28 février 2021 20:33

Au Luxembourg

43% de cas en plus sans le Large Scale Testing

LUXEMBOURG - Menée sur la première phase du dépistage massif, une étude démontre le rôle des asymptomatiques dans la propagation du virus et définit les secteurs à risque.

Lancé en mai dernier au Luxembourg, le Large Scale Testing (LST) a été précieux selon une étude menée lors de la première phase (27 mai 15 septembre) et publiée par «The Lancet». D'après les modélisations du groupe de chercheurs (Uni, LIH, Research Luxembourg), il y aurait eu 42,9% de cas de Covid en plus (environ 5 000 contaminations supplémentaires) sans ce dépistage massif auxquels ont pris part 49% des résidents et 22% des frontaliers. Le LST aurait permis d'identifier 26% des cas décelés sur la période.

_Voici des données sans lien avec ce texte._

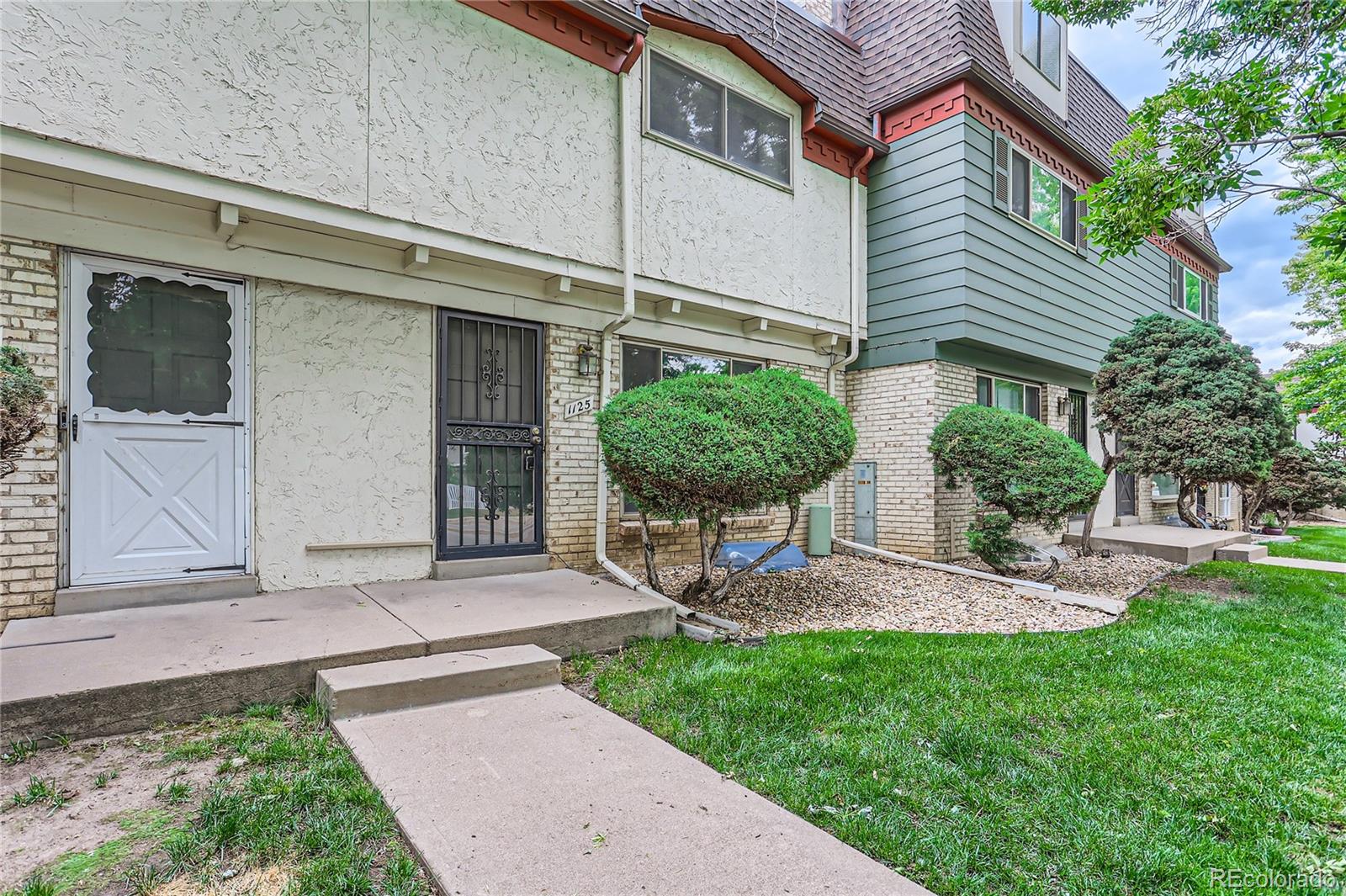 MLS Image #27 for 1125 s monaco parkway,denver, Colorado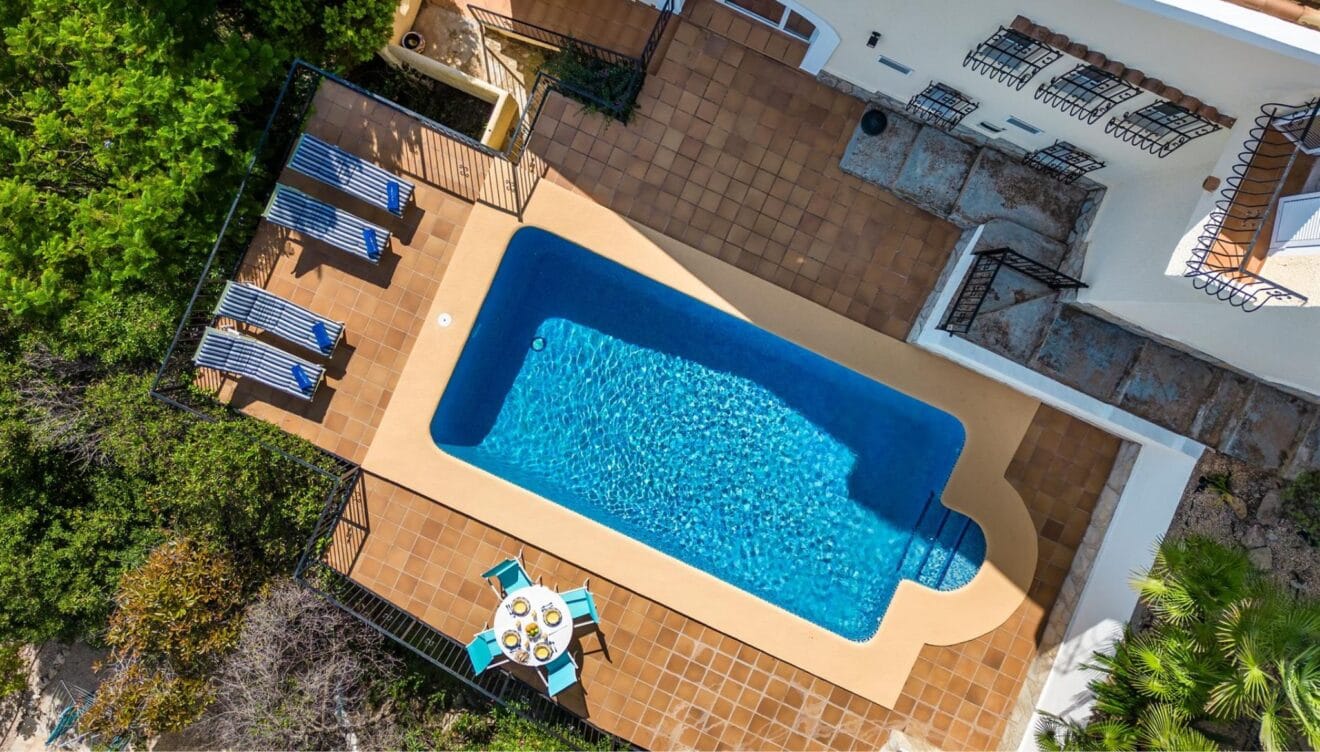 Piscina de 8x4 metros perfecta para refrescarse en verano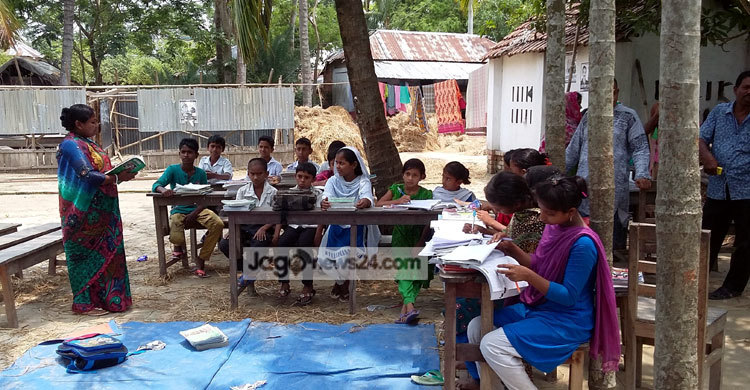 ৭ বিদ্যালয়ের পাঠদান চলছে দোকান ও গাছতলায়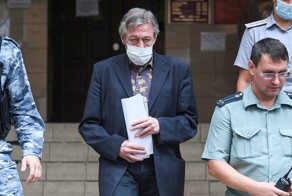 Михаил Ефремов вышел на свободу и едет в Москву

L'étude confirme «que les porteurs asymptomatiques (quatre fois plus nombreux) infectent en moyenne presque le même nombre de personnes que les symptomatiques». Outre des différences régionales, les secteurs des services, de l’hôtellerie ou de la construction ont connu plus d'infections.

Une participation totale au dépistage (100%) aurait encore réduit les cas de 39,7%, soit d'environ 5 000. Des invitations ciblées et récurrentes permettent d'augmenter le taux de participation, ajoutent les auteurs de l'étude qui concluent également que «le dépistage de masse permet de supprimer la dynamique épidémique. Un seuil de 150 cas positifs pour 100 000 par semaine devrait déclencher le test de groupes entiers».